Lo—TEK, Infrastructures of an Ancestral Future, by Julia Watson, moderated by Max de Ploeg
Saturday 19 October, 16:00-17:00
Lecture in English
DDW invited Julia Watson because of her longstanding career working on / with indigenous knowledge systems. These are built on a deeply relational understanding of the world—an intricate web of interconnections where survival depends on cooperation, reciprocity, and respect for all living beings. While Western science often isolates knowledge into distinct categories, Indigenous communities have long known that everything is in conversation, with life woven into vast networks of exchange.

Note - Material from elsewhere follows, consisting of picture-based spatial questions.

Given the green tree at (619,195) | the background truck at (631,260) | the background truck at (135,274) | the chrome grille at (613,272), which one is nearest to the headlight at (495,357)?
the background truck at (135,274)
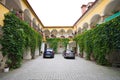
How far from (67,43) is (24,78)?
30.3 meters

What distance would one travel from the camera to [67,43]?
3891 cm

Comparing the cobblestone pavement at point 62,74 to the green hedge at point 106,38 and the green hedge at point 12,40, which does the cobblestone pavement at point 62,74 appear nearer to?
the green hedge at point 12,40

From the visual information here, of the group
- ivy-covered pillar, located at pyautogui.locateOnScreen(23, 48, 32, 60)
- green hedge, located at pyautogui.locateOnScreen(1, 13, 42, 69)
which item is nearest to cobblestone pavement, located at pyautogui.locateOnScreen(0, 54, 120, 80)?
green hedge, located at pyautogui.locateOnScreen(1, 13, 42, 69)

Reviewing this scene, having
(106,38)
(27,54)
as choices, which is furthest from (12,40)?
(27,54)

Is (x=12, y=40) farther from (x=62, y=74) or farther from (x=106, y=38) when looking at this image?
(x=106, y=38)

In a talk on the opening Saturday of DDW24, Julia Watson spoke in a sold-out Van Abbemuseum auditorium combining examples from her first and her forthcoming book. Early in her speech she commemorated the 1998 oilspill, killing lots of birds and even killing the water. She followed by illustrating her point with several examples from the book, where humans and non-humans lived in symbiosis.
Wrapping up, she gave a forceful plea for getting on board with her, by, for example, help develop the smart oath, 9-part oral contract she has developed with various communities. The lore creates a framework for indigenous communities to be rewarded (in any way they would want to) for sharing the land knowledge / climate mitigation policies they have developed over centuries.